• [LAVORO RICHIESTO]:
(a) Stabilisci se ciascuna delle affermazioni seguenti concorda con l'articolo sul prezzo del petrolio. Per ognuna rispondi sì o no e cita tra virgolette le parole del testo che lo dimostrano: (i) il Brent ha chiuso la settimana a 57,14 dollari al barile; (ii) secondo Morgan Stanley il Wti dovrebbe essere scambiato sopra 70 dollari al barile nel 2016; (iii) il margine lordo di Saras è stimato superiore a quello di Motor Oil.
(b) Secondo l'articolo sul prezzo del petrolio, a quanto sono stimate le esportazioni dall'Iran nei 12-18 mesi successivi alla rimozione dell'embargo?

• [TESTO SELEZIONATO]:
CHI VINCE CON L’ACCORDO

Vicino ai minimi degli ultimi tre mesi. Il petrolio Wti (il benchmark americano) ha concluso la settimana poco sopra i 50 dollari al barile, mentre il Brent ha chiuso a 57,14 dollari. Merito dell’accordo sul nucleare iraniano raggiunto lunedì 13, che prevede l’eliminazione delle sanzioni, dopo 36 anni di isolamento, e che fra gli effetti principali ha quello di aumentare l’offerta globale di greggio, in uno scenario di ripresa globale debole.
Nei 12-18 mesi successivi alla rimozione dell’embargo le esportazioni dall’Iran sono stimate tra 300 e 500 mila barili al giorno. Riguardo ai tempi, l’Unione europea valuterà, secondo quanto affermato dal vicepresidente della Commissione europea, Maros Sefcovic, l’eliminazione dell’embargo sulle esportazioni di Teheran fra la fine del 2015 e l’inizio del 2016. Fin dove proseguirà la discesa dei prezzi? Secondo la maggioranza degli esperti l’effetto sarà rilevante nel breve, poi molto dipenderà dal ritmo della ripresa economica. Per gli specialisti di Bank of America-Merrill Lynch l’offerta proveniente dall’Iran implica una revisione al ribasso delle stime precedenti di 5-10 dollari al barile, con una proiezione di medio periodo per il Brent compresa fra 60 e 80 dollari. Secondo gli analisti di Morgan Stanley, in uno scenario a 12-18 mesi, il Wti dovrebbe essere scambiato sotto 70 dollari al barile nel 2016, mentre per il Brent la previsione è 72 dollari, con il rischio però di dover essere corretta.

A beneficiare di più del trend discendente del petrolio saranno le compagnie di raffinazione, che vedranno i loro margini salire.
Per le società europee la combinazione di prezzi del greggio più bassi ed euro debole ha già dato i suoi frutti nel secondo trimestre. Secondo gli analisti di Barclays «i margini di raffinazione hanno battuto le attese del mercato, toccando i massimi dal terzo trimestre 2008 e trainando la crescita degli utili». Fra le società più avvantaggiate da questa tendenza ci sono Saras e Motor Oil. A conferma di questa tesi, il gruppo guidato da Massimo Moratti venerdì 17 ha fatto un balzo del 9,7%, toccando quota 1,92 euro. Per gli specialisti della banca d’investimento britannica merita il rating positivo (overweight) con un prezzo obiettivo di 2,20 euro, che implica un potenziale di rialzo di un altro 14,5%. Il bilancio del secondo trimestre, che sarà pubblicato il 13 agosto, dovrebbe evidenziare, in base alle loro proiezioni, utili operativi per 135 milioni, contro la perdita dello scorso anno, in crescita del 55% rispetto al periodo gennaio-marzo. Il margine lordo di Saras è stimato a 5,2 dollari al barile, inferiore a quello di Motor Oil (7,2) ma superiore a Hellenic Petroleum (3,7). Nel caso della società greca, quotata anche a Francoforte e Wall Street, il target price è 10,50 euro, del 23,5% superiore alle quotazioni attuali. Negativo quindi il giudizio su Hellenic Petroleum, mentre è neutrale sulla compagnia finlandese Neste, che è valutata 25,50 euro, di poco superiore ai prezzi recenti sul listino di Helsinki (24,77 euro).

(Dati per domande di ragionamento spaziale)
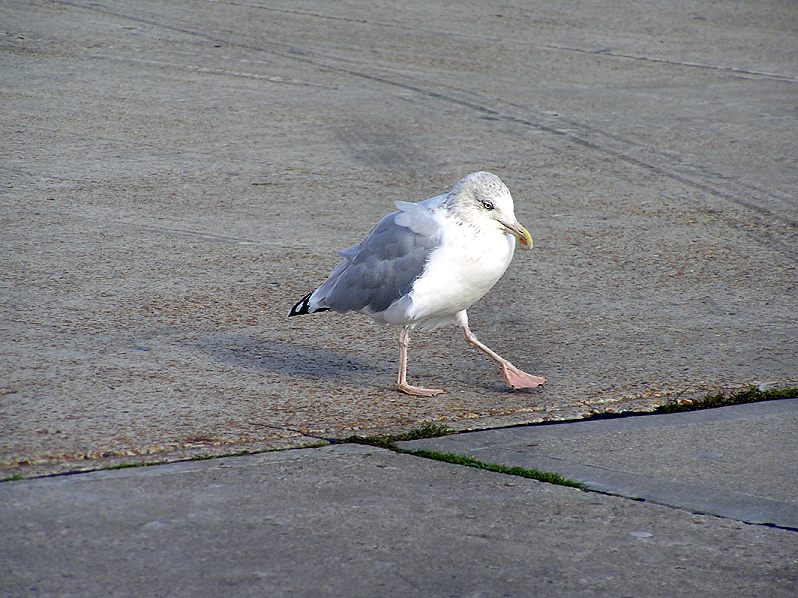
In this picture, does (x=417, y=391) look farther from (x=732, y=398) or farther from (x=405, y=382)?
(x=732, y=398)

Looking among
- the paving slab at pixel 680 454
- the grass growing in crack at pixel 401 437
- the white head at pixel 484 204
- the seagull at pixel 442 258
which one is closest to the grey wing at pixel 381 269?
the seagull at pixel 442 258

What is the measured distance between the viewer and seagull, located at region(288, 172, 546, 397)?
532cm

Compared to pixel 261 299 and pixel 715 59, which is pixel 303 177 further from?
pixel 715 59

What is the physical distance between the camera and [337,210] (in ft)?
27.3

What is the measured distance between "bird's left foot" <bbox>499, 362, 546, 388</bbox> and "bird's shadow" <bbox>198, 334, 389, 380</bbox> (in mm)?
640

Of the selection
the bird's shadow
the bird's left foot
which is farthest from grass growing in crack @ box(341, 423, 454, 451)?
the bird's shadow

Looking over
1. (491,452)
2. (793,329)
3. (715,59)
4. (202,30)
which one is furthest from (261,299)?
(715,59)

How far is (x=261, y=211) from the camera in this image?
826 centimetres

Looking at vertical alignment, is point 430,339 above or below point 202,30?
below

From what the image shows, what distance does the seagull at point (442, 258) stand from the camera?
5.32 m

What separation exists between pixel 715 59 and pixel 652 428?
1020 centimetres

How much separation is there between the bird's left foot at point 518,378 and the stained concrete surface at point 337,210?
0.08m

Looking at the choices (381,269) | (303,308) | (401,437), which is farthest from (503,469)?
(303,308)

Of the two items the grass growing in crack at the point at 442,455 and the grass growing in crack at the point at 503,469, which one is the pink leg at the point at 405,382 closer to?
the grass growing in crack at the point at 442,455
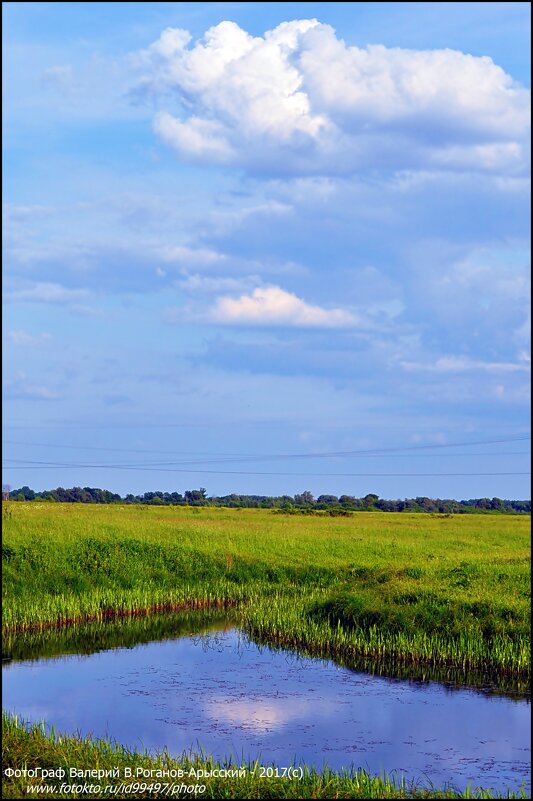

• [RISPOSTE FORNITE]:
(a)
(i) Sì: «il Brent ha chiuso a 57,14 dollari».
(ii) No: «il Wti dovrebbe essere scambiato sotto 70 dollari al barile nel 2016».
(iii) No: «Il margine lordo di Saras è stimato a 5,2 dollari al barile, inferiore a quello di Motor Oil (7,2)».

(b) Sono stimate tra 300 e 500 mila barili al giorno.